Thanks for the input. I still don't have a very good grasp on how users can be added to roles that aren't themselves groups, but simply saying what you did about the possibility it would happen helps. Thanks

Darril

RoyalTech wrote: »

Regarding the role-based access model, in DG's security+ book, he describes that roles are often implemented as groups. My question is when would they not be implemented as groups and how & where are you assigning users under those circumstances?

An example that jumps out is on Microsoft's Project Server. Instead of using groups, Project Server uses roles such as the Project Manager role, the Team member role, and so on. You add users into these roles and they gain the rights and permissions assosicated with the role. Similarly, SQL Server uses roles. For example a user in the db_datareader role can read data.
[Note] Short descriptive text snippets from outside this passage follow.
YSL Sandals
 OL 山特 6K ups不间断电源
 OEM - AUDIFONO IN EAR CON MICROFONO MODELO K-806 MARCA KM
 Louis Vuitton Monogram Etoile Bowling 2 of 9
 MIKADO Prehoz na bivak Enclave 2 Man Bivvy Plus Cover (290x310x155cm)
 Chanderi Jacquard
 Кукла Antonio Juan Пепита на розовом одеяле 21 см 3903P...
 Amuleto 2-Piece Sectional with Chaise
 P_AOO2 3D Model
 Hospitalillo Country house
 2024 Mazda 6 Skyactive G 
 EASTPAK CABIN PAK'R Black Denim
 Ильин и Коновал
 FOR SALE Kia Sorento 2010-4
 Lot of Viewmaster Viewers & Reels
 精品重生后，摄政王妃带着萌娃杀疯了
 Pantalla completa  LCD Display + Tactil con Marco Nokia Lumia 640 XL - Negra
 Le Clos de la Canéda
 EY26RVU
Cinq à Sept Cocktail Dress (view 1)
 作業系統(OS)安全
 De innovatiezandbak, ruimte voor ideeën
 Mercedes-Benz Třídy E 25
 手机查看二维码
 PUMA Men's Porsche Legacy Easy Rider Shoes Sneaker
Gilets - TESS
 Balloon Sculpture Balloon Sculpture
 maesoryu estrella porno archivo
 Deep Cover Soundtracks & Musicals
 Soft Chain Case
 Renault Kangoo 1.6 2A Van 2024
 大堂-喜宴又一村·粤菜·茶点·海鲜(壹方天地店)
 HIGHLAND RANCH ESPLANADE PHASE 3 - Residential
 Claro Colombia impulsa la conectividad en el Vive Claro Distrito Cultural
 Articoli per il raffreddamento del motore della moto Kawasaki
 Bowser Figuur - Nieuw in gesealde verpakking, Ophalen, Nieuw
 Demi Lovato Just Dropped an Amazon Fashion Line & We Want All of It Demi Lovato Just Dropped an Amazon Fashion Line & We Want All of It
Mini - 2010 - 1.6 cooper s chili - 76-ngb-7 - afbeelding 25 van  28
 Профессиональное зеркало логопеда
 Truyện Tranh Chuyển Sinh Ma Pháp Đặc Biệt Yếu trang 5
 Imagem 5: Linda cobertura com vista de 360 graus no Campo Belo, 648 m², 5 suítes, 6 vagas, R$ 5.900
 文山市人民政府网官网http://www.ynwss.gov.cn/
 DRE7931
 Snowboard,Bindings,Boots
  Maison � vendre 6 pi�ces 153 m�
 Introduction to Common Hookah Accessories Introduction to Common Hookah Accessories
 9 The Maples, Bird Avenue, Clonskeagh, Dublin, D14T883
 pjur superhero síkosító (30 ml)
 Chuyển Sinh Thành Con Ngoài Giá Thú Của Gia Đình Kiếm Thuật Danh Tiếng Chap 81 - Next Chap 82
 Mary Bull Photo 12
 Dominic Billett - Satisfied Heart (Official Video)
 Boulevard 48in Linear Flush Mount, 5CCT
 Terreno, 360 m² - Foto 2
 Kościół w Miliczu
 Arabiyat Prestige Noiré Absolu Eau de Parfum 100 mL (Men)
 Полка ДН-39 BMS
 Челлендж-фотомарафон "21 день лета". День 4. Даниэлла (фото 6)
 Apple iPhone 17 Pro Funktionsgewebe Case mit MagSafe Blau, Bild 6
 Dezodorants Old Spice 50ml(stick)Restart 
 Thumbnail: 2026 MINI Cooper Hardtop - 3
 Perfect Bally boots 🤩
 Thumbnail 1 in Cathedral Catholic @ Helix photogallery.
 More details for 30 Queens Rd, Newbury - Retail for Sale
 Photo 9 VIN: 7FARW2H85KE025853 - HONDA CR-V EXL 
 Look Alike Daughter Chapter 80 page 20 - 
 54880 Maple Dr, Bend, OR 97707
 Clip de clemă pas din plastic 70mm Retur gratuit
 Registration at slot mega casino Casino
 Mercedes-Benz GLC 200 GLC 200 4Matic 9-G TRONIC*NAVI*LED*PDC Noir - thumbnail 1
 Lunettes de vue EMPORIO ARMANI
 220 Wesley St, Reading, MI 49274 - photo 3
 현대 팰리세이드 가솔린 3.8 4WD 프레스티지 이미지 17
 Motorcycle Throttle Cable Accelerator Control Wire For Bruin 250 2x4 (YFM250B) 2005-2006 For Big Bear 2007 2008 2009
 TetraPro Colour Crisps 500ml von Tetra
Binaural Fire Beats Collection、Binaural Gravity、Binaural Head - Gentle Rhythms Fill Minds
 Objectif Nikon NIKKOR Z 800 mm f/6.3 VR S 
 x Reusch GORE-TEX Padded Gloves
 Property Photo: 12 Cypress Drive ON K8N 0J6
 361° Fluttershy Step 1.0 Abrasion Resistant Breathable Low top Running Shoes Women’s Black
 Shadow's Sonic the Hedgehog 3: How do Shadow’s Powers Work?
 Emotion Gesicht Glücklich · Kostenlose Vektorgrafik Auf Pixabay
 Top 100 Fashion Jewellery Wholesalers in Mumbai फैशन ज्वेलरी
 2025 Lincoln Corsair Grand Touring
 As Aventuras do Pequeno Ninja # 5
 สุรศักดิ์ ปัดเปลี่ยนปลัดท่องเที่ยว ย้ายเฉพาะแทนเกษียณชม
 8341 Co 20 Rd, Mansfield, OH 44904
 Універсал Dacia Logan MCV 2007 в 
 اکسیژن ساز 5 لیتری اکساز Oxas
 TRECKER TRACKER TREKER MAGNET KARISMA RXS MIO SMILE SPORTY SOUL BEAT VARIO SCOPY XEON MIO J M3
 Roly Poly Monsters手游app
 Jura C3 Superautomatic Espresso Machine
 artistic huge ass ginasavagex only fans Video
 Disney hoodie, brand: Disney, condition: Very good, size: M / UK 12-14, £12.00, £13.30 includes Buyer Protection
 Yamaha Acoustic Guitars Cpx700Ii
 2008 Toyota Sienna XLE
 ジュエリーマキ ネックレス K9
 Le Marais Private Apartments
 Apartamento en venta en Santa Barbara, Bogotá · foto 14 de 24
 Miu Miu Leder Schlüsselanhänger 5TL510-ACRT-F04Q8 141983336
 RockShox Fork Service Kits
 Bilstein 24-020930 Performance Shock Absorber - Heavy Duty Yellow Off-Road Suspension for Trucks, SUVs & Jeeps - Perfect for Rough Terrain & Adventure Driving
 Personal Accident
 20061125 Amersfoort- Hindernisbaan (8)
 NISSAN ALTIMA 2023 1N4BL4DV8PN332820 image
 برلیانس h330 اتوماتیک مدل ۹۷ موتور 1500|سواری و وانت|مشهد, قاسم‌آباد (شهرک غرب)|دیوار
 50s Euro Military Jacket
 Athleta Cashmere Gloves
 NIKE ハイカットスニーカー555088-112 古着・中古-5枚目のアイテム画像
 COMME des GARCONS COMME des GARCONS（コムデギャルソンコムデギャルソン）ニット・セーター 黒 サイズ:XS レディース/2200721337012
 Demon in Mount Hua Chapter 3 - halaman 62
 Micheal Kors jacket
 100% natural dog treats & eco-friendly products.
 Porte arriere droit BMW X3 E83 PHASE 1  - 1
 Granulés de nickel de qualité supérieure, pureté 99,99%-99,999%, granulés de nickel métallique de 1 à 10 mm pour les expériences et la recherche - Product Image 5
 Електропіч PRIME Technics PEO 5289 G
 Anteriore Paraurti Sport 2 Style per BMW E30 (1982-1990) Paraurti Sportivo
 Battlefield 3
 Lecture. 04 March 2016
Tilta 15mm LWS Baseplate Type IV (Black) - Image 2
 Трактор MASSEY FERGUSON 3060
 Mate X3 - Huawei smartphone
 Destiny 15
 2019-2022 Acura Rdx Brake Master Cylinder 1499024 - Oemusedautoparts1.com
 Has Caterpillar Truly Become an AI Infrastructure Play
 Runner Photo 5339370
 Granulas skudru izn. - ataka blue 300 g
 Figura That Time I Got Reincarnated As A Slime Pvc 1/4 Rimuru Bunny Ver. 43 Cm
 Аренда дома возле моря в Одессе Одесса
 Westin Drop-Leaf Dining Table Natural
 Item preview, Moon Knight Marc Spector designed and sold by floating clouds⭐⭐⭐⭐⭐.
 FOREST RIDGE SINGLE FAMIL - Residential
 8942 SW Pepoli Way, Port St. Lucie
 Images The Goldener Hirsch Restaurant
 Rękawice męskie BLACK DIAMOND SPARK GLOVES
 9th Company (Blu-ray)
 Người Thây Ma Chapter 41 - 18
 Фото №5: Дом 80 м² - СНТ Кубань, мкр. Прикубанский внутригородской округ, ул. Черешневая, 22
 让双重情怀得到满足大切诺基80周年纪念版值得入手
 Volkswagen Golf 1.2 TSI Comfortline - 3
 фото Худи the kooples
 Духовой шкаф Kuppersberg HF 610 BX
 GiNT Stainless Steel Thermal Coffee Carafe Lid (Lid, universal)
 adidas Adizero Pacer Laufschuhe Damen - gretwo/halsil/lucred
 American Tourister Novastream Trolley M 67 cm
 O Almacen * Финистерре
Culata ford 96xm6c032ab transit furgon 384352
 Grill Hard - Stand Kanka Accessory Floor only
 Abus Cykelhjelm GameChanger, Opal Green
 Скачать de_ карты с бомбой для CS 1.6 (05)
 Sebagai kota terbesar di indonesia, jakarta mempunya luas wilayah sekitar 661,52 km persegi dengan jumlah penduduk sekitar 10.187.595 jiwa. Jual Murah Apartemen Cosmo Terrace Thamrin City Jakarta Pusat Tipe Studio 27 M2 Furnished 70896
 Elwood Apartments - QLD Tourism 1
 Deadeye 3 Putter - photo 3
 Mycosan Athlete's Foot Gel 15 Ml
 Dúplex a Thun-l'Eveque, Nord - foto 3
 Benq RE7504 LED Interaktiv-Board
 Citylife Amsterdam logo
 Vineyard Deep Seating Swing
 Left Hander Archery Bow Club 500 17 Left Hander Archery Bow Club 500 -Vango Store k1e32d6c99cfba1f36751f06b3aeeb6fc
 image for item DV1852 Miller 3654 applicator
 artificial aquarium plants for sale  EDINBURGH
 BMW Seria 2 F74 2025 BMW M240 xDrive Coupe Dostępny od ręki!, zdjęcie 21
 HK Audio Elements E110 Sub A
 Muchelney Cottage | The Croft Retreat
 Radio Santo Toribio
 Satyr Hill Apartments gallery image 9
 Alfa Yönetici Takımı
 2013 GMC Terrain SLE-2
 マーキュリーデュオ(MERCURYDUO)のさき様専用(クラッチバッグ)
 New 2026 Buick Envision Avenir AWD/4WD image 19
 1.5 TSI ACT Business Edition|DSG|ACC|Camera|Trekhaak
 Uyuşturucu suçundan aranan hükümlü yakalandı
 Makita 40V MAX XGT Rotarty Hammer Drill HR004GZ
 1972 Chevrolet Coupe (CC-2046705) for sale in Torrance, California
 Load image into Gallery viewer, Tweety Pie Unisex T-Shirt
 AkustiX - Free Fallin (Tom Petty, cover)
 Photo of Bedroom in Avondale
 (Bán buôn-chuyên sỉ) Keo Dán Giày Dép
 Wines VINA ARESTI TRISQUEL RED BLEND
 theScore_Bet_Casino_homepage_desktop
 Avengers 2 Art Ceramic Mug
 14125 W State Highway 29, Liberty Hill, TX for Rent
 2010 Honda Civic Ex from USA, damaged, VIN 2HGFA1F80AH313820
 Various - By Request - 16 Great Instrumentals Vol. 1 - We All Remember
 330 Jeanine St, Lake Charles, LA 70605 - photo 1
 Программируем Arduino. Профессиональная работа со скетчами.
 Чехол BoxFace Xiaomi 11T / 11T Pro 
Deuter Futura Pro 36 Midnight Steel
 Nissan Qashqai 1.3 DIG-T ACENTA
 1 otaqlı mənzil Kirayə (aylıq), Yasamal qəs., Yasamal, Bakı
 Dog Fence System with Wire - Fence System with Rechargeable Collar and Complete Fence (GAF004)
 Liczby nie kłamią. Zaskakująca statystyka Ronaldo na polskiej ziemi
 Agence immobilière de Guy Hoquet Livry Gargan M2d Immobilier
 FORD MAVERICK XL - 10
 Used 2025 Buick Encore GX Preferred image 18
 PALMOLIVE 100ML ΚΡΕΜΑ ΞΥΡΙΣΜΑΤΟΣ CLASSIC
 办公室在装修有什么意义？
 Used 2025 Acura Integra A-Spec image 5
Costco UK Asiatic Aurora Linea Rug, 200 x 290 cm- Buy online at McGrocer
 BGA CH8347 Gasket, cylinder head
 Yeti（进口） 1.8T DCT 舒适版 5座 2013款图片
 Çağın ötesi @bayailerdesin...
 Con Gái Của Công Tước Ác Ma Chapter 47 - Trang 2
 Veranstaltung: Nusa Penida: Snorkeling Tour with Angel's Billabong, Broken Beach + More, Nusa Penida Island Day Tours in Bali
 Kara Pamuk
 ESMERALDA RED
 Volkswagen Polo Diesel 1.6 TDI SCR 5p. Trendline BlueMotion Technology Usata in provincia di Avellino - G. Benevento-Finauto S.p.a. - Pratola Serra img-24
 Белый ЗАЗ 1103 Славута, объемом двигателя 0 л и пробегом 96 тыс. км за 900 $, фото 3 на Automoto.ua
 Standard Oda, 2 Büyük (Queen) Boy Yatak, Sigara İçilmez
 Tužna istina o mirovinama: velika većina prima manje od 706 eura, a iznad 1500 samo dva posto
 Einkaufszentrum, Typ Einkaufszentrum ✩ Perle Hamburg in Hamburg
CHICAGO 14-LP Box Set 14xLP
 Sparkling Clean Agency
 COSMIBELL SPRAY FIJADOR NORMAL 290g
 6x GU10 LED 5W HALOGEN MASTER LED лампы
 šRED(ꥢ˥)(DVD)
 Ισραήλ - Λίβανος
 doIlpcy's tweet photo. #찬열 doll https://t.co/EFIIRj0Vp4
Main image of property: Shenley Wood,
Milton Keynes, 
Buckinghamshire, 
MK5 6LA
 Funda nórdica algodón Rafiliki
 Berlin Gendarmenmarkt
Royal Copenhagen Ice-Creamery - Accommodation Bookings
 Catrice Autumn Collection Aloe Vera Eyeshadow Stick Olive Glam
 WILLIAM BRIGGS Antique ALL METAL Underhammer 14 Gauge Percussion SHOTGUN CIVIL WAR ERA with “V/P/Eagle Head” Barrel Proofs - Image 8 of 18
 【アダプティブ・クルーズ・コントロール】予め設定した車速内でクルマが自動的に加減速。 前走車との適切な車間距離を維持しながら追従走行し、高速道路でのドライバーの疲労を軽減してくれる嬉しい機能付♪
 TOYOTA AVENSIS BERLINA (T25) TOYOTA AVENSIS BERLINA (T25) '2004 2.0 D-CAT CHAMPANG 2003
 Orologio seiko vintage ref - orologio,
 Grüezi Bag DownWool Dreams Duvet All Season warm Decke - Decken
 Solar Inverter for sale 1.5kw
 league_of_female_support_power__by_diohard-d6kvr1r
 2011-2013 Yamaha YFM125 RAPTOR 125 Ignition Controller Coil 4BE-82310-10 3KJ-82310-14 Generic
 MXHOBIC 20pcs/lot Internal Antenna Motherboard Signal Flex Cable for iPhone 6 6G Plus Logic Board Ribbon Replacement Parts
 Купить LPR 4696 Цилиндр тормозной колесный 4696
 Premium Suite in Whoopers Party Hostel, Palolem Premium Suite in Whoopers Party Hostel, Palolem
Conceptually they are the same but more people are familiar with groups so I focused the explanation on groups.

HTH

RoyalTech

I understand the idea of the Project Server but when I see the different roles created on the server, I still see groups in my mind. As you said, they are conceptually the same. While this may not be that important regarding the Sec+ exam, what is the difference between the Project Server's roles and the groups I am familiar with? From my perspective, they sure don't look any different.

ptilsen

Project Server calls them roles while other systems refer to them as groups. It's all the same; only the names have changed.

RoyalTech

OK, that's good. I'm the type of person that tends to tear things apart far more than is necessary at times/all the time and I think that's what I was doing in this case.